S UCCESSION de cratères et de massifs pétrifiés, de landes sombres et de champs de lave. Enchevêtrement de roches et de caillasses noires, vierge d'arbre ou du moindre brin d'herbe d'où s'échappent ça et là des nappes de vapeurs sulfureuses : l'arrivée sur ce bout de terre perdu dans l'Atlantique Nord à un peu plus de trois heures d'avion de Paris, a des allures de débarquement sur la Lune.

Une lune vivante qui semble avoir été forgée par le marteau de Thor, le Dieu du tonnerre héros d'innombrables mythes nordiques, qui équilibra ainsi les terrifiantes forces de la nature, sculptant à coups d'explosions, de tremblements de terre, de mer de lave en fusion et de coulées glaciaires les paysages de l'île.
Deuxième ile d'Europe en superficie (102 800 km2) après la Grande-Bretagne, l'Islande, adolescente à peine âgée d'une petite soixantaine de millions d'années, est toujours en pleine crise de croissance. Chaque année elle s'agrandit de deux bons centimètres grâce aux coulées de lave des éruptions volcaniques qui se succèdent depuis des siècles. La dernière en date a même donné naissance à un nouvel îlot baptisé Surrey, surgi de la mer en novembre 1963.
Dans cet univers en plein délire soumis aux transitions d'une météo brutale où alternent dans une même journée, grand soleil, brouillard subit, pluies et vents et où durant les mois d'été le soleil de minuit éclaire de ses rayons la nuit comme le jour, tout est demeuré d'une stupéfiante beauté.

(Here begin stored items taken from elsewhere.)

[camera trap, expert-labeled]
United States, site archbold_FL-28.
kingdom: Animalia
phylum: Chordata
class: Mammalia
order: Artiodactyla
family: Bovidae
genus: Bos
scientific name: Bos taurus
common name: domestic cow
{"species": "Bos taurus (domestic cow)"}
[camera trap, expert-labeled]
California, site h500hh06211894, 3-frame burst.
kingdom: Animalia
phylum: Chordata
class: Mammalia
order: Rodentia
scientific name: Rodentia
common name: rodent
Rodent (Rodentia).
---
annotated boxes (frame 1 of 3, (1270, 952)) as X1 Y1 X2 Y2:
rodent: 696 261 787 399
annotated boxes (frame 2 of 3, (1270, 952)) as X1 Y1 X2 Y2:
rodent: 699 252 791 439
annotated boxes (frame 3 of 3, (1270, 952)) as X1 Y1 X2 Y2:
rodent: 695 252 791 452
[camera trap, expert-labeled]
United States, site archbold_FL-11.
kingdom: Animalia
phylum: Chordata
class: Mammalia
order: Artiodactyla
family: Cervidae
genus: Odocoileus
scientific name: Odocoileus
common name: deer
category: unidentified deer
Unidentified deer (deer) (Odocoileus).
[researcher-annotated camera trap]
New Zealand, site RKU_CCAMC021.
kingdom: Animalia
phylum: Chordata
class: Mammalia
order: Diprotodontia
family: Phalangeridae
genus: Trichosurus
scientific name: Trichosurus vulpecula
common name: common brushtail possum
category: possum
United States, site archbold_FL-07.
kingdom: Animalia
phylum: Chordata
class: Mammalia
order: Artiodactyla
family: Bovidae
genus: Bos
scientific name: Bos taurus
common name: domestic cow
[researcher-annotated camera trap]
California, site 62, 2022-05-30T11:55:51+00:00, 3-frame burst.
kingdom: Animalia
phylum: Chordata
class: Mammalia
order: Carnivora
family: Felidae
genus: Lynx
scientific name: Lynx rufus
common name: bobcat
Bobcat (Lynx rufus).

Exceptée Reykjavik, la capitale où vit plus de 60 % d'une population qui ne compte que 276 000 habitants au total, on ne trouve sur l'ile aucune ville d'importance. Reliés par l'unique route qui fait le tour de l'ile, petits ports de pêche et villages endormis se concentrent sur le littoral face à l'océan.
Seule voie ouverte toute l'année, cette route du littoral est le point de départ pour pénétrer à l'intérieur des terres desservies par un réseau de petites pistes et sentiers seulement praticables en 4x4 et à pied à partir des premiers mois d'été. Dans cet univers sauvage dépourvu de forêts se succèdent de formidables paysages contradictoires formant pourtant comme par magie un ensemble des plus harmonieux.
Prairies verdoyantes où paissent en liberté des centaines et des centaines de moutons et brebis. Champs de laves noirâtres alternant avec des glaciers immaculés. Volcans à demi endormis d'où s'échappent des fumerolles, geysers crachant subitement de hauts jets d'eau brûlante, cascades d'eau vertigineuses embellies soudain par des arc-en-ciel sublimes, lacs limpides et rivières paisibles se succèdent et se renouvellent à perte de vue.
Seule la randonnée à pied en compagnie de guides expérimentés qui connaissent comme leur poche l'inextricable réseau de petits sentiers entrecoupés de ruisseaux et de rivières permet de partir à l'assaut de cette nature sauvage où le temps semble s'être arrêté.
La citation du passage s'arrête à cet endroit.